What's the best way to run PHP in Debian in a shared environment?

Years ago May First/People Link switched from the old reliable mod_php to suPHP because mod_php ran all php scripts as the same user, meaning (among other things) that any site could access the database configurations of any other site.

suPHP was great, however, after several years we've decided to replace it because:

  • As our members increasingly use Drupal and Drupal sites grow increasingly more complex, suPHP's performance has become a problem.
  • suPHP executes with the permissions of the owner of the file it is executing. From a zero-conf perspective, this features makes suPHP very easy to setup. However, from a security perspective, it forces you to run your php script with the permission to delete itself. Not optimal.

We first turned to fcgid. We tried it out on a couple individual web sites (fcgid can run alongside suPHP), and, after a week without much problems, we implemented it on an entire server.

Out of the box, on a shared server with several dozen web sites, the most notable resource utilization difference between fcgid and suPHP is the increase in memory usage. Unlike suPHP which dies after each requests, fcgid gains a performance boost by sticking around (with either 2 or 3 processes living on) to server future requests. If you have several dozen web sites that aren't high traffic sites, it means they may each have up to the three processes staking out memory that would otherwise be free with suPHP.

We addressed the memory problem by adding the following to /etc/apache2/mods-available/fcgid.conf:

DefaultMinClassProcessCount 0
IdleTimeout 60
IdleScanInterval 60

These directions tell fcgid to kill processes that have been idle for more than 60 seconds. That means we still get the performance gain from a site getting more than one page view per minute, but otherwise we re-claim the memory.

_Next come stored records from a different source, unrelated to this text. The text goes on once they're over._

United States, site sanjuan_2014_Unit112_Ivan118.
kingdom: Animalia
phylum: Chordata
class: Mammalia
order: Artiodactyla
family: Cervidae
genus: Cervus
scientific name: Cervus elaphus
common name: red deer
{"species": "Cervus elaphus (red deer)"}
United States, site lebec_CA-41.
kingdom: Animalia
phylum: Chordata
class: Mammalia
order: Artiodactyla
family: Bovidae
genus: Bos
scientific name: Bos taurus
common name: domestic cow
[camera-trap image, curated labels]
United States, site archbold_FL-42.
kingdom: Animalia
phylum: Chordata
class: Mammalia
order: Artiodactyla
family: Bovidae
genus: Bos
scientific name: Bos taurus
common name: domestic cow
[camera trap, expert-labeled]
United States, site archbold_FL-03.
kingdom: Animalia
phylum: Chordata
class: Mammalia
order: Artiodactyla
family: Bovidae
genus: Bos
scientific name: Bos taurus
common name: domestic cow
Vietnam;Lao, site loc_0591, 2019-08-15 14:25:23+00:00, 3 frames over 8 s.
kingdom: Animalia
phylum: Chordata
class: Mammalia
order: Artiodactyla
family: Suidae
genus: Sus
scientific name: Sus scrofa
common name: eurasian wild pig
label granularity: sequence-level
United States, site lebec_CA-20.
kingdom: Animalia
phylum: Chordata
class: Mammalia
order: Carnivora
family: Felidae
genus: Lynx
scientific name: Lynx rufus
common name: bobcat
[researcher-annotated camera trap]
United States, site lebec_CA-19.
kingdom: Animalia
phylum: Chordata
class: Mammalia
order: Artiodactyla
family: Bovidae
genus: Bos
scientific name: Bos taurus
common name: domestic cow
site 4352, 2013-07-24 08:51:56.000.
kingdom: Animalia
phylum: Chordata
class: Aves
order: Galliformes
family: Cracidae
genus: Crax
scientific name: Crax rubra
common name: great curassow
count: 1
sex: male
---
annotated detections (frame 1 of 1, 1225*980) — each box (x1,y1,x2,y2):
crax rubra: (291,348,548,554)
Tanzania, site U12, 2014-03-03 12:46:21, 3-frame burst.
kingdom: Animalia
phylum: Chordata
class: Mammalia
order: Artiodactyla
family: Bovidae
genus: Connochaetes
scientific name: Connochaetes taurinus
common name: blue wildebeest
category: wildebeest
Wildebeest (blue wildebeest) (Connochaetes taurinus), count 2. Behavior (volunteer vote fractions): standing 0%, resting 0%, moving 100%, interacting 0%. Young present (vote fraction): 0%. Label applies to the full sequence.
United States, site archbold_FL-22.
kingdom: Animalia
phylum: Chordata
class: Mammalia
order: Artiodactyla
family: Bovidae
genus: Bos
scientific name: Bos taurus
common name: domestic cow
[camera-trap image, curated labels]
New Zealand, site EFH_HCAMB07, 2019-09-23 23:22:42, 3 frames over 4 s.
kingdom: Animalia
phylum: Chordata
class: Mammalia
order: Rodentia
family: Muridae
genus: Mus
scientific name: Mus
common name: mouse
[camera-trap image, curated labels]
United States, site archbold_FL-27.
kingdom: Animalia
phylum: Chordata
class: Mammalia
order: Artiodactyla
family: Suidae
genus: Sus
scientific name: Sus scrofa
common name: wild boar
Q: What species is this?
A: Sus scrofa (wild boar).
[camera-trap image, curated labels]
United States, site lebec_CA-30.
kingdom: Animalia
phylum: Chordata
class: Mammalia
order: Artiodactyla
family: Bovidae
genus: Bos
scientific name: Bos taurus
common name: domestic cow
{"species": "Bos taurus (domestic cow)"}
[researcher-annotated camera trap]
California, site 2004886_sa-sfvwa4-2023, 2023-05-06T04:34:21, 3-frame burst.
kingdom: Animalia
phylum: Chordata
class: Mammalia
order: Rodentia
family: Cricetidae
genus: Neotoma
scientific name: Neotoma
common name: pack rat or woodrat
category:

Before switching our remaining servers we decided to do more extensive testing to ensure we would be getting the performance and resource gains we were hoping. Also, we decided to consider mpm-itk, which is a variation of mpm-prefork that runs each virtual host with a per-vhost configured user and group (like suexec, but for the entire virtual host). Since it's a variation of mpm-prefork, it's safe to run it with the more resource friendly mod_php.

We used the apache benchmarking tool ab. And we tested on a virtual machine (running on my laptop) with 1GB of RAM. The test web site we used was a copy of the May First/People Link site (we used the home page for the test), which is running Drupal 6. It's a relatively simple Drupal site, however, we turned Drupal caching off to better simulate PHP processing usage likely to be found on our members' sites.

We ran tests against the following configurations:

  • Plain mpm-prefork with mod_php and apc (as a standard to strive for)
  • Both mpm-worker with suPHP and mpm-prefork with suPHP (how much of a difference does worker vs prefork make with a Drupal site?)
  • mpm-worker/fcgid/suexec
  • mpm-itk with mod_php

The tests were run with:

  • 1 request (in the results, this test is labelled 1:1)
  • 20 requests, 5 concurrent (20:5)
  • 50 requests, 10 concurrent (50:10)
  • 70 requests, 10 concurrent (70:10)

We originally tried, for the last test, 100 requests/25 concurrent but it caused ab to time out on the mpm-worker/fcgid/suexec configuration. We then lowered it to 75/15. Still timed out (load on our test server went way up).

The tests paused 120 seconds between testing each environment to give the server load a chance to settle down. And we paused 30 seconds between each test (not enough time for the fcgid processes to be killed, but enough time for all the processes to hopefully complete their requests).

The tests are scripted and the full results are available. You can also see the various vhost configurations (test.mouse, test.mouse.itk, test.mouse.suexec.fcgid), and the fcgid.conf.

To summarize the report ... if you are running one web site on a server, there's little argument for using anything other than mod_php and mpm-prefork - the performance of this combination far exceeds any other combination. I'm scratching my head over the the vastly different conclusions reached by 2bits. They didn't publish their tests so I'm not sure exactly how to compare. Maybe they have a lot more static content? Or - maybe there's a mistake in our tests? Open to ideas.

suPHP seems to be left in the dust compared with either fcgid/suexec or mpm-itk. Given that it's also less flexible, there's not much going for it.

And lastly... fcgid/suexec and mpm-itk seem comparable. That was a surprise. We were expecting mpm-itk to perform better because it's running mod_php. Given the similarity in performance, fcgid/mpm-worker seems like a much more well-tested and well-supported approach for a shared server.

One side note... originally, out of laziness, we tested against the default Drupal install.php page. Less static content and much less PHP processing. In these tests, with low loads, the results provide different numbers, but the comparisons between environment were similar ... except with the last test. With the 70 requests/10 concurrent test, fcgid/suexec dramatically out-performed everyone (by a factor or more than 2). That's probably because no new cgi processes had to be spawned and the effect of mod_php using APC was reduced because there was very little php code to process.